The present disclosure relates generally to a power control system and, more specifically, to a control system for an active power converter interfacing an energy source (e.g., photovoltaic generator or wind turbine), load (motor drive for elevator) or storage system (e.g. battery), connected to a power grid.
Three-phase grid-connected power electronics converters are widely applied on areas such as regenerative drives, energy storage connected to the grid, and renewable generation and transportation. When the converters are connected to weak electrical grids, the grid impedance interacts with the local control. This may results in an otherwise stable controller becoming unstable (or having low stability margins) when installed on end-user facilities. The grid impedance of end-user facilities is typically unknown at the time of installation, which may require the installer to have advanced technical knowledge, and/or result in a delayed commissioning process.

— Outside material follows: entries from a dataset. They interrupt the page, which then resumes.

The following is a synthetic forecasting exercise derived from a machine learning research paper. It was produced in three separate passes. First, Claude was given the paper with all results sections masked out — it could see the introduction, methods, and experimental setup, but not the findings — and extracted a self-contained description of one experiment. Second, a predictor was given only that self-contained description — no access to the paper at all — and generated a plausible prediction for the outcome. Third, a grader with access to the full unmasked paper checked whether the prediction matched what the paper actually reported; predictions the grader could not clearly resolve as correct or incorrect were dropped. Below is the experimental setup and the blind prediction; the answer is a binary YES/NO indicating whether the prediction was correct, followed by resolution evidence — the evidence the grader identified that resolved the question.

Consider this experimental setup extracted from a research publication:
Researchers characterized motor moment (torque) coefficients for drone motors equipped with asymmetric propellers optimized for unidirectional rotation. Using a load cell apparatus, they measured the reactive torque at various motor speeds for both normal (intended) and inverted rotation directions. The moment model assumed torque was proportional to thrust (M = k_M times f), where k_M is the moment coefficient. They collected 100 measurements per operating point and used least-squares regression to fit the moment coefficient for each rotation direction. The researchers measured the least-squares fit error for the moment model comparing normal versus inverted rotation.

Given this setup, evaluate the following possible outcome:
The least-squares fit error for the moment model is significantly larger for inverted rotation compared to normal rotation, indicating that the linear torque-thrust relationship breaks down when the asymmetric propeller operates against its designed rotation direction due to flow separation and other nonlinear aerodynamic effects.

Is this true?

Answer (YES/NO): NO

Self-commissioning techniques for power electronic converters can be used to handle uncertainty of model parameters. For three-phase converters, techniques may assume a fixed motor model and control strategy. Techniques may also apply perturbations on several frequencies.
However, only a few self-commissioning techniques have been reported for grid-side converters. The reported techniques applied to grid-connected converters are complex and oriented to particular control strategies such as deadbeat control and state-space adaptive control. The existing self-commissioning techniques typically require injection of a perturbation(s) at multiple frequencies to identify the dynamic characteristics of the electrical grid.